Pour ne pas être en reste, les Marines ont également trouvé un usage pour le petit canon polyvalent. Face aux risques d’atterrissages opposés, le LVT chenillé a été modifié en tant que plate-forme de canon. Désigné LVT(A)1, le véhicule d’atterrissage hybride était équipé d’une tourelle du M-5 Stuart. Lorsque les forces d’atterrissage avaient besoin d’encore plus de puissance de feu, il était naturel d’adapter la tourelle de 75 mm du M-8 à un LVT. C’est devenu le LVT(A)4. Son objectif principal était de fournir un soutien entre le moment où les tirs de la marine ont été levés et où les unités d’artillerie sont arrivées à terre et étaient prêtes à tirer.
Il y avait deux théâtres d’opération où l’obusier M-1 était transporté comme prévu à l’origine — sur le dos d’une mule.
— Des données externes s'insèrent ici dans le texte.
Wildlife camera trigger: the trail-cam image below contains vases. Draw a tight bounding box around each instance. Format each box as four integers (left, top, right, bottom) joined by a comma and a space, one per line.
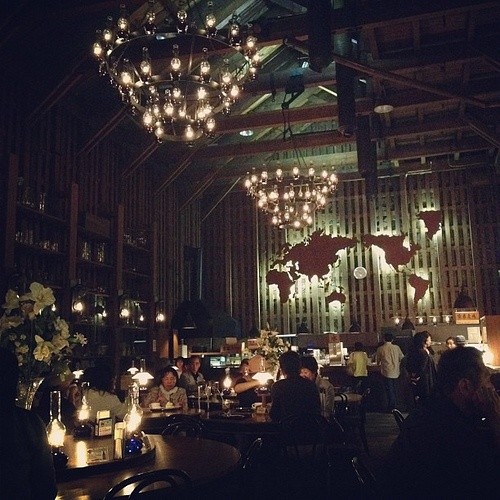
15, 378, 45, 410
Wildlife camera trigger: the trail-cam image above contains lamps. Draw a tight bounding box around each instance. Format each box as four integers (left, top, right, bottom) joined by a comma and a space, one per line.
94, 0, 262, 147
127, 359, 154, 386
372, 94, 396, 114
244, 74, 340, 230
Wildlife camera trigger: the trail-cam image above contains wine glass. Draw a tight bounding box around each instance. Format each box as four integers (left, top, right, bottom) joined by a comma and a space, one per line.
222, 399, 231, 417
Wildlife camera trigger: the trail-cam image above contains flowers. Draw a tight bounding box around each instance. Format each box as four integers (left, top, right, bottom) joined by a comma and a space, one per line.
0, 281, 89, 402
250, 322, 290, 366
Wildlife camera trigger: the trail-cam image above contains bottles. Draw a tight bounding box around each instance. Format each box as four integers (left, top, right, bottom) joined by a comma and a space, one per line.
123, 380, 143, 443
44, 391, 67, 448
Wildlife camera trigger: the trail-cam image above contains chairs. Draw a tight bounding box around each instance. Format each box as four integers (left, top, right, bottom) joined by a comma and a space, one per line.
163, 412, 206, 438
393, 408, 406, 429
106, 467, 193, 500
234, 393, 383, 500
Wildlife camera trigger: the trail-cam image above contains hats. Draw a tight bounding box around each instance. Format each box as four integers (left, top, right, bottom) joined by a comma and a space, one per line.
385, 334, 393, 339
455, 335, 466, 345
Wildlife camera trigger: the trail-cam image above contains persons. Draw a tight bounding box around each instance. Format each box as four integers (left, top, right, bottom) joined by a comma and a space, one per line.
404, 331, 467, 407
376, 334, 405, 413
234, 351, 335, 421
139, 356, 205, 409
0, 348, 58, 500
50, 349, 127, 425
389, 346, 500, 500
347, 342, 369, 394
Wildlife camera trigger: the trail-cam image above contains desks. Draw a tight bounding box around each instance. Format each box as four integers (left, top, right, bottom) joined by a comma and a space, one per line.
335, 392, 363, 432
49, 434, 243, 500
117, 407, 205, 434
189, 393, 235, 408
203, 409, 273, 435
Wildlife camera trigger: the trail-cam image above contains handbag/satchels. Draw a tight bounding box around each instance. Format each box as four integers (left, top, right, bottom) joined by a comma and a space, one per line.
241, 438, 268, 470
En Italie, le terrain montagneux empêchait de remorquer les canons avec des jeeps ou des camions, et les mules étaient rappelées en service. Les merveilles à quatre pattes étaient utilisées pour transporter des armes à feu ainsi que des cargaisons générales et des victimes. L’artillerie de la 10e Division de montagne était équipée d’obusiers de meute en quatre bataillons, chacun avec 12 obusiers et une section vétérinaire pour soigner les animaux qui soutenaient la batterie. Outre les six mules qui transportaient l’arme elle-même, cinq autres étaient nécessaires pour transporter des munitions et une pour transporter des outils et d’autres équipements.
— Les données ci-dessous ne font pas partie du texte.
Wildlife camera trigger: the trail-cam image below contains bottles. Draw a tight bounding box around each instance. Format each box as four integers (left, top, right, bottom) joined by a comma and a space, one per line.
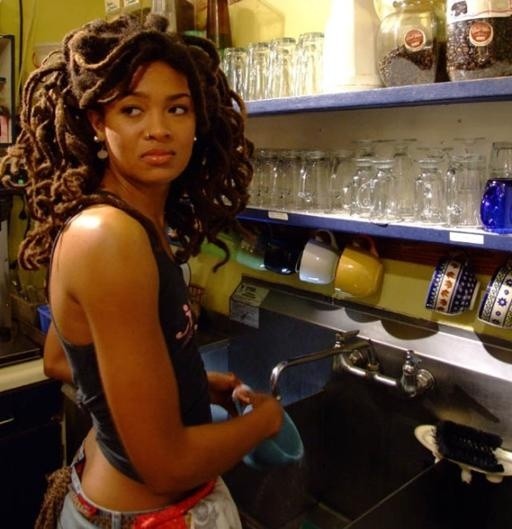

L’autre front de bataille où les écorcheurs de mules ont mis en jeu l’obusier compact était le Théâtre Chine-Birmanie-Inde. Ici, la 5307e unité composite (Provisoire), les célèbres « Maraudeurs de Merrill », a utilisé deux obusiers de meute pour fournir un appui-feu rapproché en avril 1944. L’homonyme de l’unité, le brigadier général Frank Dow Merrill, a demandé que les deux canons soient envoyés à l’unité à Hsamsingyang, en Birmanie. Les équipages d’artillerie étaient formés d’hommes qui avaient auparavant servi dans des unités d’artillerie de meute. Les deux canons ont été largués en parachute et étaient en action dans les deux heures. Ils se sont révélés populaires auprès des troupes et ont rapidement gagné le surnom de « the fatboys ». »
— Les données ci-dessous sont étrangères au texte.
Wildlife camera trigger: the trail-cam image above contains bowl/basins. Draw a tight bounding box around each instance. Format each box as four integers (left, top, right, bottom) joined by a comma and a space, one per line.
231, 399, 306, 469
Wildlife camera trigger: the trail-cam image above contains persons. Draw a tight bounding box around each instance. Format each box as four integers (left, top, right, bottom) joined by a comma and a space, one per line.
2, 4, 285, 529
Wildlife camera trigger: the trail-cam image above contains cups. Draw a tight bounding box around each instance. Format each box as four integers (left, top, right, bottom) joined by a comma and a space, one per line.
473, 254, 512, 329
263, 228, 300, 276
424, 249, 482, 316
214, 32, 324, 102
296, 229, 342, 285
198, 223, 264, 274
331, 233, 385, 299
Les deux obusiers de la meute ont été utilisés dans un rôle de tir direct pendant les combats en Birmanie, plutôt que dans la méthode traditionnelle de tir indirect consistant à faire des tirs d’arc sur une cible au-delà de la portée visuelle. Souvent, les canons visaient directement des cibles à vue. Les transcriptions radio témoignent de l’utilité de ces armes. Pendant les combats de Hsamsingyang, les canons ont tiré sur des piluliers dans les lignes japonaises, marquant un coup direct sur l’un et forçant l’ennemi à sortir de l’autre. Les canons se sont également révélés utiles contre les nids de mitrailleuses. Quand un lieutenant a vu de fortes positions japonaises sur une colline et a commencé à prendre feu, il a appelé les obusiers de la meute, disant: « Les Japs sont en force sur la colline suivanteput mettez des fatboys sur la colline pour nous. »Les hommes qui se battent sur les lignes de front ont réclamé des obusiers de meute à maintes reprises pendant la bataille, en fonction de leur puissance et de leur précision pour soutenir leurs attaques et défendre leurs positions.
L’obusier du pack M-1 était utile sur tous les fronts malgré son calibre relativement petit. Il est toujours en service aujourd’hui en tant que canon de salut M-120, utilisé lors des cérémonies militaires avec des munitions à blanc — un dernier salut en soi à une conception éprouvée et testée.